* **Work task**
Line by line, set down the records exactly as they appear below.

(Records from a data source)
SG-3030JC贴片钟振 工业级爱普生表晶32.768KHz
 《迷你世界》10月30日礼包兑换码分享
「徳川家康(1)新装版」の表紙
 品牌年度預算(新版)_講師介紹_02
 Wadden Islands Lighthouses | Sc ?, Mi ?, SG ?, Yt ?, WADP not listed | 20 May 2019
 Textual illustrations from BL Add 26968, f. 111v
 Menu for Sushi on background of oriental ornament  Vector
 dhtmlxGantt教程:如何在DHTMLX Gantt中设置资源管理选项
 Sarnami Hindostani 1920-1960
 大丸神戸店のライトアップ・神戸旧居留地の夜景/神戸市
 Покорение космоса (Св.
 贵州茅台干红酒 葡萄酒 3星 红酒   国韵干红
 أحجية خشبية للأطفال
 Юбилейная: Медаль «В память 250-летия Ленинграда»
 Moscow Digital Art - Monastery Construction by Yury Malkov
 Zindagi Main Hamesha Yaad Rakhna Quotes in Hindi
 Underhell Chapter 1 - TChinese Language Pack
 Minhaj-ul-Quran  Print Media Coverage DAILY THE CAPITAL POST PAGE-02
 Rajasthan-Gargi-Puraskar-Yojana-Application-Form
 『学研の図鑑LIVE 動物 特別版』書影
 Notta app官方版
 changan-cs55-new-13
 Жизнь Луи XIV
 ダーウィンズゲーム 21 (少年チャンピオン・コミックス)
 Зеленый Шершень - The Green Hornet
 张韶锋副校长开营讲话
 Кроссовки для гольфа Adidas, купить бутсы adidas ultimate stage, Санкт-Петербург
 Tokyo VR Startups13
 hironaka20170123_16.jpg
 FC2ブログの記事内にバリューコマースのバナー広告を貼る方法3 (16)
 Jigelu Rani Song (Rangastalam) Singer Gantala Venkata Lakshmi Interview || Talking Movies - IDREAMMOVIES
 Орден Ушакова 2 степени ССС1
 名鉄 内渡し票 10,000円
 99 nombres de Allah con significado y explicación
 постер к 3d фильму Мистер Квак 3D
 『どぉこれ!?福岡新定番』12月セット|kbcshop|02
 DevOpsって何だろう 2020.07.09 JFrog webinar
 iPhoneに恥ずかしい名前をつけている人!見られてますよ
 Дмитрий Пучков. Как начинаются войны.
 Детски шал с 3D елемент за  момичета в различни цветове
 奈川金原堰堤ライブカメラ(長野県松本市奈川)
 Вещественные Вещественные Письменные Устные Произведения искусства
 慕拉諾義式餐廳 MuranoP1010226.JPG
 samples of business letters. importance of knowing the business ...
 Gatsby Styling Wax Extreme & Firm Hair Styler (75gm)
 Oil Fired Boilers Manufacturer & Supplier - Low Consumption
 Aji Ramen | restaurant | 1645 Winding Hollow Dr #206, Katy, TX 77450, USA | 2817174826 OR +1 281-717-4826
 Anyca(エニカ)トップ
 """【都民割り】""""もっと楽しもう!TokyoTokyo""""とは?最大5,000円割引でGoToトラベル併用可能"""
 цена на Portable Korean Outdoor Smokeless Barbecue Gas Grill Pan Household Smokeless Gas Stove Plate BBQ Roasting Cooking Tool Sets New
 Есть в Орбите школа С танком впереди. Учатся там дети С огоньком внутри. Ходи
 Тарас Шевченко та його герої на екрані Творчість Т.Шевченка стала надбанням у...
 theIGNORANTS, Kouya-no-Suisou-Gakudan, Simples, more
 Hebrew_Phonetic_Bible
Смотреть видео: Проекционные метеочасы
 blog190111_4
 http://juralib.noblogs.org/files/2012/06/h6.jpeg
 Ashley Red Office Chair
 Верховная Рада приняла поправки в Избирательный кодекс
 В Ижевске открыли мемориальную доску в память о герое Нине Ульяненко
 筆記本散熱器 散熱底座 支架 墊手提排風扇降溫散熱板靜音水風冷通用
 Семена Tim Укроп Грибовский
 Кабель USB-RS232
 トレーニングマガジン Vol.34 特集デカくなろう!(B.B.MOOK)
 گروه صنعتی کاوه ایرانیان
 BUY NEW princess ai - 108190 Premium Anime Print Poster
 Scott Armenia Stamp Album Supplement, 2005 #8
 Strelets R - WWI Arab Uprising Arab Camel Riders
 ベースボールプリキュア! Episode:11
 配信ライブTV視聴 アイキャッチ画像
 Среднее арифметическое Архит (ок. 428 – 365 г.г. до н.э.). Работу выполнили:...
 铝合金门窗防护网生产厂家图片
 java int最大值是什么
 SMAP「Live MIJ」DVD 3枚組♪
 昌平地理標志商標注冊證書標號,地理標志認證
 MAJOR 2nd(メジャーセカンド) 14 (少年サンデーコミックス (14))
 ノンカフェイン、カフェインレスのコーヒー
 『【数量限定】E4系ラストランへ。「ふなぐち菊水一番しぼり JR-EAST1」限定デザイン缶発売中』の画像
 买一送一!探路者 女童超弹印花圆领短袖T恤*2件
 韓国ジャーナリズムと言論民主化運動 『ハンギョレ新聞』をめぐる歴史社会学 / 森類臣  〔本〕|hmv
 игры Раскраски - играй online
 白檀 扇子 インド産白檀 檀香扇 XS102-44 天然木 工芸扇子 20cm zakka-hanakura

* **Solution to this exercise**
SG-3030JC贴片钟振 工业级爱普生表晶32.768KHz
 《迷你世界》10月30日礼包兑换码分享
「徳川家康(1)新装版」の表紙
 品牌年度預算(新版)_講師介紹_02
 Wadden Islands Lighthouses | Sc ?, Mi ?, SG ?, Yt ?, WADP not listed | 20 May 2019
 Textual illustrations from BL Add 26968, f. 111v
 Menu for Sushi on background of oriental ornament  Vector
 dhtmlxGantt教程:如何在DHTMLX Gantt中设置资源管理选项
 Sarnami Hindostani 1920-1960
 大丸神戸店のライトアップ・神戸旧居留地の夜景/神戸市
 Покорение космоса (Св.
 贵州茅台干红酒 葡萄酒 3星 红酒   国韵干红
 أحجية خشبية للأطفال
 Юбилейная: Медаль «В память 250-летия Ленинграда»
 Moscow Digital Art - Monastery Construction by Yury Malkov
 Zindagi Main Hamesha Yaad Rakhna Quotes in Hindi
 Underhell Chapter 1 - TChinese Language Pack
 Minhaj-ul-Quran  Print Media Coverage DAILY THE CAPITAL POST PAGE-02
 Rajasthan-Gargi-Puraskar-Yojana-Application-Form
 『学研の図鑑LIVE 動物 特別版』書影
 Notta app官方版
 changan-cs55-new-13
 Жизнь Луи XIV
 ダーウィンズゲーム 21 (少年チャンピオン・コミックス)
 Зеленый Шершень - The Green Hornet
 张韶锋副校长开营讲话
 Кроссовки для гольфа Adidas, купить бутсы adidas ultimate stage, Санкт-Петербург
 Tokyo VR Startups13
 hironaka20170123_16.jpg
 FC2ブログの記事内にバリューコマースのバナー広告を貼る方法3 (16)
 Jigelu Rani Song (Rangastalam) Singer Gantala Venkata Lakshmi Interview || Talking Movies - IDREAMMOVIES
 Орден Ушакова 2 степени ССС1
 名鉄 内渡し票 10,000円
 99 nombres de Allah con significado y explicación
 постер к 3d фильму Мистер Квак 3D
 『どぉこれ!?福岡新定番』12月セット|kbcshop|02
 DevOpsって何だろう 2020.07.09 JFrog webinar
 iPhoneに恥ずかしい名前をつけている人!見られてますよ
 Дмитрий Пучков. Как начинаются войны.
 Детски шал с 3D елемент за  момичета в различни цветове
 奈川金原堰堤ライブカメラ(長野県松本市奈川)
 Вещественные Вещественные Письменные Устные Произведения искусства
 慕拉諾義式餐廳 MuranoP1010226.JPG
 samples of business letters. importance of knowing the business ...
 Gatsby Styling Wax Extreme & Firm Hair Styler (75gm)
 Oil Fired Boilers Manufacturer & Supplier - Low Consumption
 Aji Ramen | restaurant | 1645 Winding Hollow Dr #206, Katy, TX 77450, USA | 2817174826 OR +1 281-717-4826
 Anyca(エニカ)トップ
 """【都民割り】""""もっと楽しもう!TokyoTokyo""""とは?最大5,000円割引でGoToトラベル併用可能"""
 цена на Portable Korean Outdoor Smokeless Barbecue Gas Grill Pan Household Smokeless Gas Stove Plate BBQ Roasting Cooking Tool Sets New
 Есть в Орбите школа С танком впереди. Учатся там дети С огоньком внутри. Ходи
 Тарас Шевченко та його герої на екрані Творчість Т.Шевченка стала надбанням у...
 theIGNORANTS, Kouya-no-Suisou-Gakudan, Simples, more
 Hebrew_Phonetic_Bible
Смотреть видео: Проекционные метеочасы
 blog190111_4
 http://juralib.noblogs.org/files/2012/06/h6.jpeg
 Ashley Red Office Chair
 Верховная Рада приняла поправки в Избирательный кодекс
 В Ижевске открыли мемориальную доску в память о герое Нине Ульяненко
 筆記本散熱器 散熱底座 支架 墊手提排風扇降溫散熱板靜音水風冷通用
 Семена Tim Укроп Грибовский
 Кабель USB-RS232
 トレーニングマガジン Vol.34 特集デカくなろう!(B.B.MOOK)
 گروه صنعتی کاوه ایرانیان
 BUY NEW princess ai - 108190 Premium Anime Print Poster
 Scott Armenia Stamp Album Supplement, 2005 #8
 Strelets R - WWI Arab Uprising Arab Camel Riders
 ベースボールプリキュア! Episode:11
 配信ライブTV視聴 アイキャッチ画像
 Среднее арифметическое Архит (ок. 428 – 365 г.г. до н.э.). Работу выполнили:...
 铝合金门窗防护网生产厂家图片
 java int最大值是什么
 SMAP「Live MIJ」DVD 3枚組♪
 昌平地理標志商標注冊證書標號,地理標志認證
 MAJOR 2nd(メジャーセカンド) 14 (少年サンデーコミックス (14))
 ノンカフェイン、カフェインレスのコーヒー
 『【数量限定】E4系ラストランへ。「ふなぐち菊水一番しぼり JR-EAST1」限定デザイン缶発売中』の画像
 买一送一!探路者 女童超弹印花圆领短袖T恤*2件
 韓国ジャーナリズムと言論民主化運動 『ハンギョレ新聞』をめぐる歴史社会学 / 森類臣  〔本〕|hmv
 игры Раскраски - играй online
 白檀 扇子 インド産白檀 檀香扇 XS102-44 天然木 工芸扇子 20cm zakka-hanakura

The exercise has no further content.